Okuma metni -

========================================================================

'Geçici Otonom Bölgeler' Üzerine & Diğer Mülahazalar

mühteva:
[1] Hâkim Bey'in Korsan Ütopyaları & Geçici Otonom Bölgeler kavramları üzerine
[2] Somali Korsanlığı üzerine

[1] Hâkim Bey'in Korsan Ütopyaları & Geçici Otonom Bölgeler kavramları üzerine

Peter Lamborn Wilson [yahut Hâkim Bey], 1995'li Pirate Utopias adlı kitabında korsanların bir dönem kullandığı saklı adalardan bahsediyor. Büyük ölçüde spekülasyonlara dayanan 'korsan ütopyası' kavramı çevresinde şekillenen kitapta işin içine biraz da fantazi ögeleri kattığını, Lamborn Wilson kendisi de kabul ediyor. Korsan ütopyaları, Wilson'a göre hükümetlerin erişminin ötesinde, kısıtlanmamış hürriyetin esas olduğu proto-anarşist topluluklar olarak öne çıkıyor.

========================================================================

Veri içeriği -
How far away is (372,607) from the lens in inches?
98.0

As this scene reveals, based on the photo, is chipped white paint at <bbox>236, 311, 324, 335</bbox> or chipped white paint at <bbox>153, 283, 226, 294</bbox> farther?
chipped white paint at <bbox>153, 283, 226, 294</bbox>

========================================================================

İstenenler -
[1] Geçici otonom bölgeler üzerine yazılmış metne göre Wilson korsan ütopyalarını nasıl topluluklar olarak görüyor?
[2] Geçici otonom bölgeler üzerine yazılmış metni son cümlesinden sonra sürdürün.

Cevaplar -
[1] Hükümetlerin erişiminin ötesinde, kısıtlanmamış hürriyetin esas olduğu proto-anarşist topluluklar olarak.

[2]
16ncı ve 17nci yylar arası aktif faaliyet gösteren, Batıda Berberî korsanları olarak bilinen birtakım Müslüman leventin, Avrupalıların Berberî Kıyıları dediği, günümüzde Mağrip de denen Kuzeybatı Afrika'nın Akdeniz kıyılarında kurduğu geçici komünlerden en meşhuru da Salé Cumhuriyeti idi. Salé, 17nci yy Mağribî denizciliğinin kalbiydi ve Wilson'a göre muhtemelen kendi lingua francası bile vardı. Avrupalı devletlerle saldırmazlık paktları imzalamaya kadar ileri giden Salé gibi komünler, Wilson'a Geçici Otonom Bölge [Temporary Autonomous Zone, TAZ] fikrini geliştirmesinde esas rolü oynadı.
Wilson şöyle der:
"Tahayyülümüzü, bize gerçek bir tarihçinin izin verdiğinden daha fazla kullanmak zorunda kaldık, tartışmalı birtakım genellemeler çerçevesi üzerine pek çok varsayımda bulunduk, ve işin içine biraz da fantazi kattık [Hangi korsanbilimci fantastik ögelere karşı koyabilmiş ki?] Ve şunu söyleyebilirim ki bu bağlamda yalnızca kendi merakımı giderebildim"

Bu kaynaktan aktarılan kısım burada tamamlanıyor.